STATED PROBLEM 1: Lay out the records as a Markdown table with the columns Row and Record line, leaving out blank lines. Start with the line that has "Locate all instances of hats" and end after the line that has "[332,151,363,162]".

·····

Re: Kernel v2.2.15pre3 SCSI 2940U2W with AIC7895 boot still broke.

From: Doug Ledford (dledford@redhat.com)
Date: Tue Jan 18 2000 - 16:49:32 EST


M Sweger wrote:

> I didn't try 2.2.15pre2 since it didn't have any SCSI fixes. However,
> I did compile 2.2.14 and it hangs at the same location. I then tried
> 2.2.15pre1 and it hangs during boot at the same location trying to
> download Narrow Channel B instructions.
annels is 404.
>
> Note: in linux 2.2.1 there are no SCSI error messsages being output to
> console;however, in linux 2.2.13 this is the following error message
> that is output
>
> (scsi0) Data overrun detected in Data-In phase, tag 1
> Have seen Data Phase length=255 NuSgs=1
>
> sg[0] Addr 0x7fec380 length=255
>
> I assume this is what is being fixed in the 2.2.14 scsi patches although
> it doesn't seem to cause any problem for me in linux 2.2.13.

Nope. Read on.

> Below are two different sets of "dmesg" listings. The first is for
> linux 2.2.1 and the seconnd is for linux 2.2.13 with the data phase error.
> Just search for "version" to jump to the second listing.

> scsi1 : Adaptec AHA274x/284x/294x (EISA/VLB/PCI-Fast SCSI) 5.1.10/3.2.4
> <Adaptec AIC-7895 Ultra SCSI host adapter>
> scsi2 : SCSI host adapter emulation for IDE ATAPI devices
> scsi : 3 hosts.
> Vendor: WDIGTL Model: WDE9100-1807A4 Rev: 1.30
> Type: Direct-Access ANSI SCSI revision: 02
> Detected scsi disk sda at scsi0, channel 0, id 0, lun 0
> scsi : detected 1 SCSI disk total.
> (scsi0:0:0:0) Synchronous at 40.0 Mbyte/sec, offset 8.

·····

STATED PROBLEM 2: Write what comes next in the mailing list post about the 2.2.15pre3 SCSI boot hang, starting after its last line.

(Saved data entries)
·····

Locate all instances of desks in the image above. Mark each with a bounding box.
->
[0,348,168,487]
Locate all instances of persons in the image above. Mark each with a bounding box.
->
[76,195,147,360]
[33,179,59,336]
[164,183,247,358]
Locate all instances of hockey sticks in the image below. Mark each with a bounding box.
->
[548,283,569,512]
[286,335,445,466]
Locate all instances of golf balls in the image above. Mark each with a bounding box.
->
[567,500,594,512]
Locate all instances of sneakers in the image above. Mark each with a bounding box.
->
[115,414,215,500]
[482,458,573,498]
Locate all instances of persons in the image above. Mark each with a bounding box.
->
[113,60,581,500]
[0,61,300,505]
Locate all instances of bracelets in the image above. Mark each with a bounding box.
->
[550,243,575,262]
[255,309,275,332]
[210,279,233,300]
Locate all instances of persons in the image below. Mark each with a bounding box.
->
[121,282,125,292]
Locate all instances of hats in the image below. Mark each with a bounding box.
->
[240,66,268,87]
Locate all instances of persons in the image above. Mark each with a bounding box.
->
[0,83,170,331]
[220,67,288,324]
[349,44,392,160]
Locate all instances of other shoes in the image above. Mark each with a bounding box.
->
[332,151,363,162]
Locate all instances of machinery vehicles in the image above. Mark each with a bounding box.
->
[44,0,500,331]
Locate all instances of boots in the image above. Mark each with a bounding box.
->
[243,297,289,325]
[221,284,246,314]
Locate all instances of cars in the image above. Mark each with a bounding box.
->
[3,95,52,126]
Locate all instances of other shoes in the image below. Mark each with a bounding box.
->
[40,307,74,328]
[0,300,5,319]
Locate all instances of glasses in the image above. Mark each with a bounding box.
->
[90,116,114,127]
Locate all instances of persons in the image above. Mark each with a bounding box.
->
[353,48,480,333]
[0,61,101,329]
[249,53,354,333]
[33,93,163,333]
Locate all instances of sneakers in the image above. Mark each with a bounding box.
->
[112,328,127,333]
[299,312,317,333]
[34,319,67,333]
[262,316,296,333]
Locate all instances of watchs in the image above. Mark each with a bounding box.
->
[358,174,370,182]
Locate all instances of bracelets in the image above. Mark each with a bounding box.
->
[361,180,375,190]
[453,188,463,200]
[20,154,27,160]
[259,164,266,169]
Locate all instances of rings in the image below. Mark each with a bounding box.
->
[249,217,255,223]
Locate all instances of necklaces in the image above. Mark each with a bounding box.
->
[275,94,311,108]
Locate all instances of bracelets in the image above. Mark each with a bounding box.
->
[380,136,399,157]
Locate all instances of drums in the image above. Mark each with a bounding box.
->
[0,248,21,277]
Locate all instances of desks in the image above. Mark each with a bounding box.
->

·····

EXERCISE OUTPUT 1:
| Row | Record line |
|---|---|
| 1 | Locate all instances of hats in the image below. Mark each with a bounding box. |
| 2 | -> |
| 3 | [240,66,268,87] |
| 4 | Locate all instances of persons in the image above. Mark each with a bounding box. |
| 5 | -> |
| 6 | [0,83,170,331] |
| 7 | [220,67,288,324] |
| 8 | [349,44,392,160] |
| 9 | Locate all instances of other shoes in the image above. Mark each with a bounding box. |
| 10 | -> |
| 11 | [332,151,363,162] |

EXERCISE OUTPUT 2:
> SCSI device sda: hdwr sector= 512 bytes. Sectors= 17783204 [8683 MB] [8.7 GB]

Next boot...

> scsi1 : Adaptec AHA274x/284x/294x (EISA/VLB/PCI-Fast SCSI) 5.1.20/3.2.4
> <Adaptec AIC-7895 Ultra SCSI host adapter>
> scsi : 2 hosts.
> (scsi0:0:0:0) Synchronous at 40.0 Mbyte/sec, offset 8.
> (scsi0:0:0:0) Data overrun detected in Data-In phase, tag 1;
> Have seen Data Phase. Length=255, NumSGs=1.
> sg[0] - Addr 0x7fec380 : Length 255
> Vendor: WDIGTL Model: WDE9100-1807A4 Rev: 1.30
> Type: Direct-Access ANSI SCSI revision: 02
> Detected scsi disk sda at scsi0, channel 0, id 0, lun 0
> scsi : detected 1 SCSI disk total.

There are two distinctly different problems here. One, the latest driver
hangs when downloading the channel B sequencer to your 7895. Between 5.1.20
and 5.1.23, the sequencer download code was changed to fix similar hangs on
other machines. There is a pause between each of the bytes we download now.
That solved the other machine's lockup, and evidently caused yours. If you go
into the aic7xxx_download_instr() routine in the aic7xxx driver and take out
(or shorten) some of the udelay(50); calls between the various aic_outb()
calls, does the hang problem with 5.1.23 go away? If so, it would help to
have some sort of "magical number" where things quit working on your machine.

In 5.1.21, the change to that function was made because of some 3940W
controllers (at least a couple) that would lock up during sequencer download.
As I recall, I had to add a delay in between each byte of download to make it
work. The back to back byte downloads were failing. Because I didn't have
any clear data about what was required to fix the problem, I very well may
have allocated more delay than is needed ;-) I would suggest trying something
like a udelay(2); in between each of the downloads, and a udelay(25); after
the last instruction byte. That might make your problem go away and possibly
also not ruin the purpose of the original fix. I'll have to send a note to
the aic7xxx mailing list about the change as well (if those numbers work for
you) to try and get the people who had cards that locked with 5.1.20 to try
the new numbers.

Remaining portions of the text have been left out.